Yield: 12-16 risotto balls
For the risotto:
5 cups low sodium beef broth
1 tbs EVOO
1 tbs unsalted butter
1 cup arborio rice
1/2 cup dry white wine
1 shallot, finely diced
1/2 cup Pecorino Romano cheese
For the risotto balls:
3 large eggs
1 cup grated Fontina cheese
3 oz prosciutto, chopped
vegetable oil, for frying
1 cup all purpose flour
1 cup fine dry bread crumbs
Heat the stock in a medium saucepan; keep at a simmer.
Heat the olive oil and butter in a straight sided skillet over medium heat. Add the shallot and cook, stirring, until softened. Add the rice and stir to coat, cooking about 4 minutes until the rice starts to color slightly. Add the wine and cook until completely absorbed, about 2 minutes. Ladle in enough stock to just cover the rice (about 3/4 cup). Cook, stirring occasionally, until the liquid is almost absorbed. Add the stock 1/2 cup at a time and cook in the same manner until the risotto is creamy and al dente, 16-20 minutes. Take off the heat and stir in the grated Pecorino Romano cheese. Set the risotto aside to cool completely.

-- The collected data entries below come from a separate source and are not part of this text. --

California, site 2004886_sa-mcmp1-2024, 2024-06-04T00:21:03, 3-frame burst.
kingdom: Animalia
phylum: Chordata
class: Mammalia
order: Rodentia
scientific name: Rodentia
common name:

Once the risotto is cooled, scrape it into a large mixing bowl. Beat one egg and add to the bowl along with the prosciutto and Fontina cheese. Mix completely. Line a baking sheet with parchment paper. Scoop about 1/4 cup of the mixture into your hands and roll into balls. Refrigerate until just firm, about 30 minutes.
Meanwhile, set up a breading station: beat the 2 eggs in a shallow bowl; place the flour on one plate; place the bread crumbs on another plate. Dredge each risotto ball in flour, dip in egg, then roll in bread crumbs.

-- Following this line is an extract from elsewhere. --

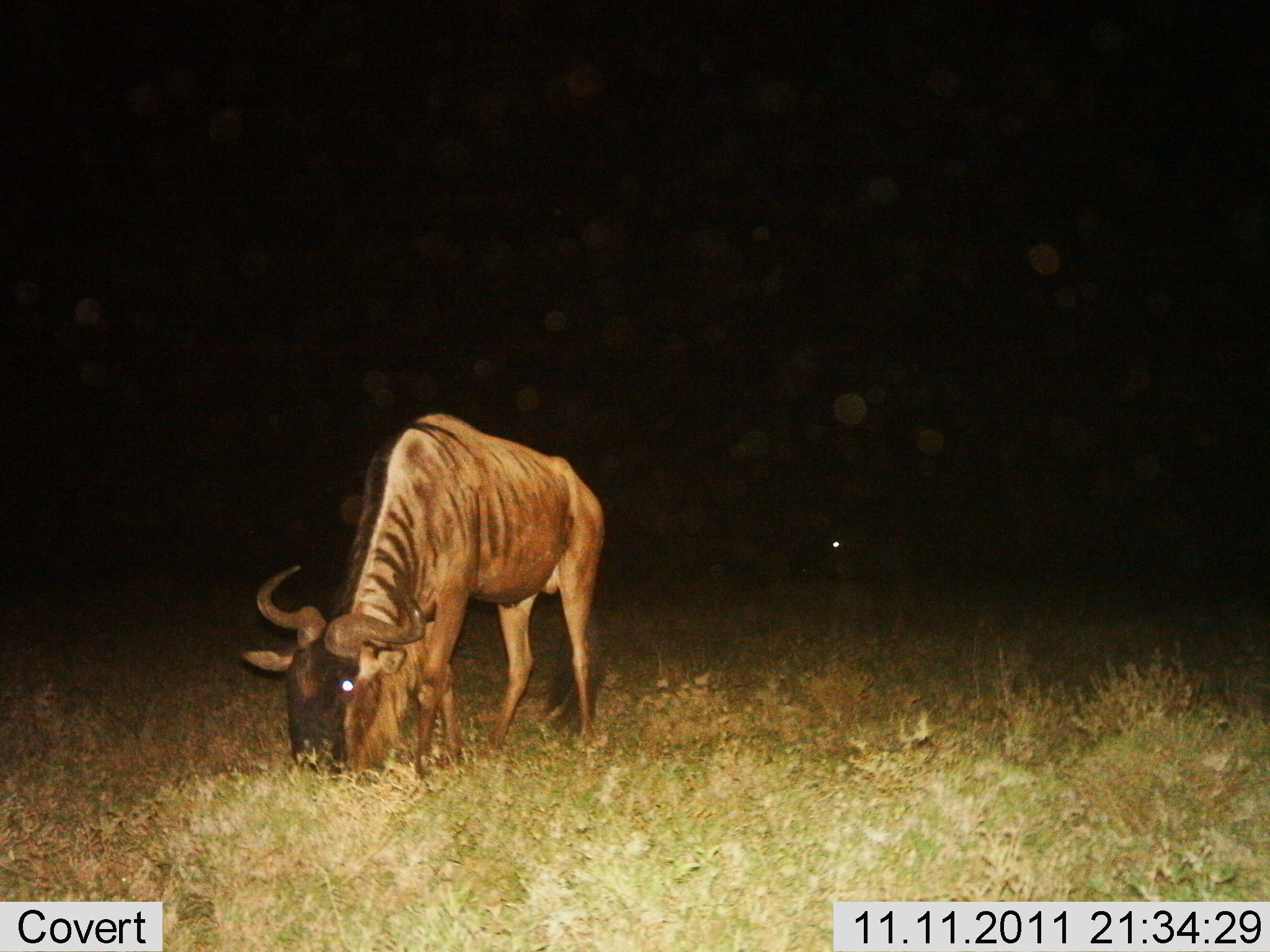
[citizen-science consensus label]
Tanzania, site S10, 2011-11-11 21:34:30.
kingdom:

While you are breading the risotto balls, heat 2 inches of vegetable oil in a medium Dutch oven. Fry the balls in small batches that are not crowded until deep, golden brown. You can keep them warm in a low oven until ready to serve.
Serve warm or hot with your favorite marinara sauce or just plain.

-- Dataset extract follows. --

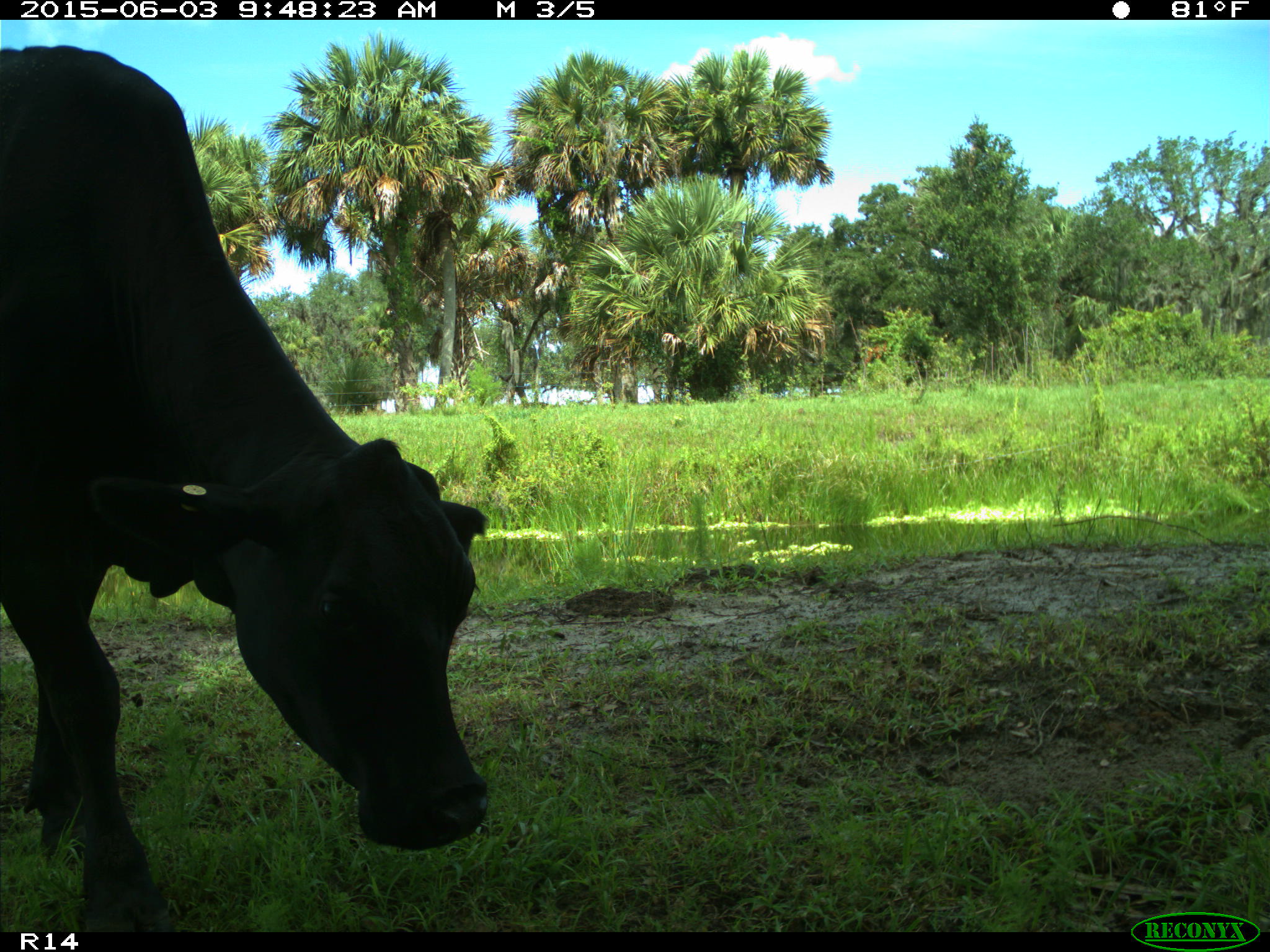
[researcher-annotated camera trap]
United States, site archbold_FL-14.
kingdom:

These little gems could serve as an entire meal for me. When your fry the risotto balls, the creaminess of the risotto combines with the saltiness of the prosciutto and the nutiness of the Fontina to create a perfect bite. I like mine plain, but you might enjoy yours with a dunk in the marinara sauce. Either way, these are perfection.